WHAT NEEDS TO BE DONE:
Please rewrite all of the lines below as a JSON list of strings, one string for each line, leaving out blank lines.

PROVIDED RECORDS:

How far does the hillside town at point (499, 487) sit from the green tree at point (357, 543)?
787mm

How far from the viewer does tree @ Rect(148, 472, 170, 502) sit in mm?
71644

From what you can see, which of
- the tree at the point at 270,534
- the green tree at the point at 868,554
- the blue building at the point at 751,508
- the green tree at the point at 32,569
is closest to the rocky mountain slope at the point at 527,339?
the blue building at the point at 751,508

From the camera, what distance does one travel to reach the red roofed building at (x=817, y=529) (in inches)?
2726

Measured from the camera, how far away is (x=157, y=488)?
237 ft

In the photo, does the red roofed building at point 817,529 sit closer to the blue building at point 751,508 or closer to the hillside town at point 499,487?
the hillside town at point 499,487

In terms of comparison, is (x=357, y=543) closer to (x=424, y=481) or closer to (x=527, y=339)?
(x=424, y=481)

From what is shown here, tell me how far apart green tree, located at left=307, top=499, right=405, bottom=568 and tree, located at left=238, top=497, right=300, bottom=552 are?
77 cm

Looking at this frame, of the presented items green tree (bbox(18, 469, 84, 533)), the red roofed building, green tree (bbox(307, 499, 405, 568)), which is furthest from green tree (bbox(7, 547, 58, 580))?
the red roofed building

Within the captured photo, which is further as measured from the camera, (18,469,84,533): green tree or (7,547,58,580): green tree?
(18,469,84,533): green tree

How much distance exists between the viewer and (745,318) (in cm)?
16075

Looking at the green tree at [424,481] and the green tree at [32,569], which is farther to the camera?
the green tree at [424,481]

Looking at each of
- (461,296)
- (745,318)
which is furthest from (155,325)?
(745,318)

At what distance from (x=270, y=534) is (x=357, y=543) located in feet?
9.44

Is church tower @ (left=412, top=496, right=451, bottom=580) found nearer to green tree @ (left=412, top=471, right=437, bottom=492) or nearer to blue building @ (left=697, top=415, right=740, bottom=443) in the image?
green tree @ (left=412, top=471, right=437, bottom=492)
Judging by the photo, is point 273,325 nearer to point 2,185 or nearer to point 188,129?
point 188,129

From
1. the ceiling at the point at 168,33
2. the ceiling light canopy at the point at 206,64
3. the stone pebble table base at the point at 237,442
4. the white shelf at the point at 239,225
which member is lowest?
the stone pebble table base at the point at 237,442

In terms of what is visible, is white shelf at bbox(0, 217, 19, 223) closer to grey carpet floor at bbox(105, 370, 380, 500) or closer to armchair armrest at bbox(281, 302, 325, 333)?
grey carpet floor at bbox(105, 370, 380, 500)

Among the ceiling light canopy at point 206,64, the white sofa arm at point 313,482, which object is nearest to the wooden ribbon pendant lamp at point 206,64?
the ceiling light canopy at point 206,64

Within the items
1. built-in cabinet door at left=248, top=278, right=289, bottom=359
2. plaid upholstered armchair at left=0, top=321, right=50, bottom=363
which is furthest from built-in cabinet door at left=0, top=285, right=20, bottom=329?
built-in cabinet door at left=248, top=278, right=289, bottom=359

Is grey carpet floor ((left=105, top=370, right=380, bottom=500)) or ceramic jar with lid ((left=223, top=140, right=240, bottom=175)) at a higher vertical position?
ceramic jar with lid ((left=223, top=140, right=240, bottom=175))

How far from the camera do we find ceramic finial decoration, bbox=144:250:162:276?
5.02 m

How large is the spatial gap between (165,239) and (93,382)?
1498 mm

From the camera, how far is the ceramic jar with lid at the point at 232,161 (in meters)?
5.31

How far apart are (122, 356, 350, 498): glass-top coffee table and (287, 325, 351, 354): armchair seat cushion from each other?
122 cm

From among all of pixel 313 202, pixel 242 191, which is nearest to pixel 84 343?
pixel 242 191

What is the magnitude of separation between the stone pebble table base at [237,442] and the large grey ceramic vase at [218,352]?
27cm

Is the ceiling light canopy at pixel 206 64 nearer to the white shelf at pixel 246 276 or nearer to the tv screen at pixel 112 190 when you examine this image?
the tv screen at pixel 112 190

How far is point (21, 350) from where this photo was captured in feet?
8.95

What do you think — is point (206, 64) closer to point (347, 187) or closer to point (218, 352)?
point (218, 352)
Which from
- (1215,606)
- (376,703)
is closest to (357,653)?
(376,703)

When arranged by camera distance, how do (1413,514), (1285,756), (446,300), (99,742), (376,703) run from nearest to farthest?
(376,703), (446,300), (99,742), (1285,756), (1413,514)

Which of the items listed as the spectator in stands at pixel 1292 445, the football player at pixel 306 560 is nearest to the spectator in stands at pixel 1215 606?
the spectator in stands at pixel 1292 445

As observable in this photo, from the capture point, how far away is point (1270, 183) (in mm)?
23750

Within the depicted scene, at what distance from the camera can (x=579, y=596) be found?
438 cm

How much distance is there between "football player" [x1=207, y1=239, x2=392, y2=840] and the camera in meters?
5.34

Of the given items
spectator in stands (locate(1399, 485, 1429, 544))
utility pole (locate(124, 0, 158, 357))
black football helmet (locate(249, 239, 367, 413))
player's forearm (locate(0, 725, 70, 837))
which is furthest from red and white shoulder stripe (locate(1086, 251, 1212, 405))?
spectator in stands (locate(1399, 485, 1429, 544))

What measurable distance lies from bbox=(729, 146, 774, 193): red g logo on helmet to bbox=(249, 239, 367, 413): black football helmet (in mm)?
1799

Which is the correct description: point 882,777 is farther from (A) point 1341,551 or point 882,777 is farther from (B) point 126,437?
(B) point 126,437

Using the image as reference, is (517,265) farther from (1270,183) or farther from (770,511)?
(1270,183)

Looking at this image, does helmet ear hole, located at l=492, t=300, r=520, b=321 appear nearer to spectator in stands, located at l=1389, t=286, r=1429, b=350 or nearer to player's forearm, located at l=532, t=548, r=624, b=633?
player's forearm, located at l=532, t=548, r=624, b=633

FINAL RESULT:
[
  "How far does the hillside town at point (499, 487) sit from the green tree at point (357, 543)?",
  "787mm",
  "How far from the viewer does tree @ Rect(148, 472, 170, 502) sit in mm?",
  "71644",
  "From what you can see, which of",
  "- the tree at the point at 270,534",
  "- the green tree at the point at 868,554",
  "- the blue building at the point at 751,508",
  "- the green tree at the point at 32,569",
  "is closest to the rocky mountain slope at the point at 527,339?",
  "the blue building at the point at 751,508",
  "From the camera, what distance does one travel to reach the red roofed building at (x=817, y=529) (in inches)?",
  "2726",
  "Measured from the camera, how far away is (x=157, y=488)?",
  "237 ft",
  "In the photo, does the red roofed building at point 817,529 sit closer to the blue building at point 751,508 or closer to the hillside town at point 499,487?",
  "the hillside town at point 499,487",
  "In terms of comparison, is (x=357, y=543) closer to (x=424, y=481) or closer to (x=527, y=339)?",
  "(x=424, y=481)",
  "From what is shown here, tell me how far apart green tree, located at left=307, top=499, right=405, bottom=568 and tree, located at left=238, top=497, right=300, bottom=552 are?",
  "77 cm",
  "Looking at this frame, of the presented items green tree (bbox(18, 469, 84, 533)), the red roofed building, green tree (bbox(307, 499, 405, 568)), which is furthest from green tree (bbox(7, 547, 58, 580))?",
  "the red roofed building",
  "Within the captured photo, which is further as measured from the camera, (18,469,84,533): green tree or (7,547,58,580): green tree?",
  "(18,469,84,533): green tree",
  "How much distance exists between the viewer and (745,318) (in cm)?",
  "16075",
  "Looking at the green tree at [424,481] and the green tree at [32,569], which is farther to the camera?",
  "the green tree at [424,481]",
  "Looking at each of",
  "- (461,296)",
  "- (745,318)",
  "which is furthest from (155,325)?",
  "(745,318)",
  "At what distance from (x=270, y=534) is (x=357, y=543) located in feet?",
  "9.44",
  "Is church tower @ (left=412, top=496, right=451, bottom=580) found nearer to green tree @ (left=412, top=471, right=437, bottom=492) or nearer to blue building @ (left=697, top=415, right=740, bottom=443) in the image?",
  "green tree @ (left=412, top=471, right=437, bottom=492)",
  "Judging by the photo, is point 273,325 nearer to point 2,185 or nearer to point 188,129?",
  "point 188,129",
  "From",
  "1. the ceiling at the point at 168,33",
  "2. the ceiling light canopy at the point at 206,64",
  "3. the stone pebble table base at the point at 237,442",
  "4. the white shelf at the point at 239,225",
  "which member is lowest?",
  "the stone pebble table base at the point at 237,442",
  "In terms of what is visible, is white shelf at bbox(0, 217, 19, 223) closer to grey carpet floor at bbox(105, 370, 380, 500) or closer to armchair armrest at bbox(281, 302, 325, 333)?",
  "grey carpet floor at bbox(105, 370, 380, 500)",
  "Among the ceiling light canopy at point 206,64, the white sofa arm at point 313,482, which object is nearest to the wooden ribbon pendant lamp at point 206,64?",
  "the ceiling light canopy at point 206,64",
  "Within the items",
  "1. built-in cabinet door at left=248, top=278, right=289, bottom=359",
  "2. plaid upholstered armchair at left=0, top=321, right=50, bottom=363",
  "which is furthest from built-in cabinet door at left=0, top=285, right=20, bottom=329?",
  "built-in cabinet door at left=248, top=278, right=289, bottom=359",
  "Is grey carpet floor ((left=105, top=370, right=380, bottom=500)) or ceramic jar with lid ((left=223, top=140, right=240, bottom=175)) at a higher vertical position?",
  "ceramic jar with lid ((left=223, top=140, right=240, bottom=175))",
  "How far from the camera do we find ceramic finial decoration, bbox=144:250:162:276?",
  "5.02 m",
  "How large is the spatial gap between (165,239) and (93,382)?",
  "1498 mm",
  "From the camera, how far is the ceramic jar with lid at the point at 232,161 (in meters)?",
  "5.31",
  "How far apart are (122, 356, 350, 498): glass-top coffee table and (287, 325, 351, 354): armchair seat cushion from each other?",
  "122 cm",
  "From among all of pixel 313 202, pixel 242 191, which is nearest to pixel 84 343?",
  "pixel 242 191",
  "What is the magnitude of separation between the stone pebble table base at [237,442] and the large grey ceramic vase at [218,352]?",
  "27cm",
  "Is the ceiling light canopy at pixel 206 64 nearer to the white shelf at pixel 246 276 or nearer to the tv screen at pixel 112 190 when you examine this image?",
  "the tv screen at pixel 112 190",
  "How far is point (21, 350) from where this photo was captured in feet?",
  "8.95",
  "What do you think — is point (206, 64) closer to point (347, 187) or closer to point (218, 352)?",
  "point (218, 352)",
  "Which from",
  "- (1215,606)",
  "- (376,703)",
  "is closest to (357,653)?",
  "(376,703)",
  "When arranged by camera distance, how do (1413,514), (1285,756), (446,300), (99,742), (376,703) run from nearest to farthest?",
  "(376,703), (446,300), (99,742), (1285,756), (1413,514)",
  "Which of the items listed as the spectator in stands at pixel 1292 445, the football player at pixel 306 560 is nearest to the spectator in stands at pixel 1215 606?",
  "the spectator in stands at pixel 1292 445",
  "As observable in this photo, from the capture point, how far away is point (1270, 183) (in mm)?",
  "23750",
  "Within the depicted scene, at what distance from the camera can (x=579, y=596) be found?",
  "438 cm",
  "How much distance is there between \"football player\" [x1=207, y1=239, x2=392, y2=840] and the camera in meters?",
  "5.34",
  "Of the given items",
  "spectator in stands (locate(1399, 485, 1429, 544))",
  "utility pole (locate(124, 0, 158, 357))",
  "black football helmet (locate(249, 239, 367, 413))",
  "player's forearm (locate(0, 725, 70, 837))",
  "which is furthest from red and white shoulder stripe (locate(1086, 251, 1212, 405))?",
  "spectator in stands (locate(1399, 485, 1429, 544))",
  "What measurable distance lies from bbox=(729, 146, 774, 193): red g logo on helmet to bbox=(249, 239, 367, 413): black football helmet (in mm)?",
  "1799",
  "Which is the correct description: point 882,777 is farther from (A) point 1341,551 or point 882,777 is farther from (B) point 126,437?",
  "(B) point 126,437",
  "Using the image as reference, is (517,265) farther from (1270,183) or farther from (770,511)?",
  "(1270,183)",
  "Looking at this image, does helmet ear hole, located at l=492, t=300, r=520, b=321 appear nearer to spectator in stands, located at l=1389, t=286, r=1429, b=350 or nearer to player's forearm, located at l=532, t=548, r=624, b=633?",
  "player's forearm, located at l=532, t=548, r=624, b=633"
]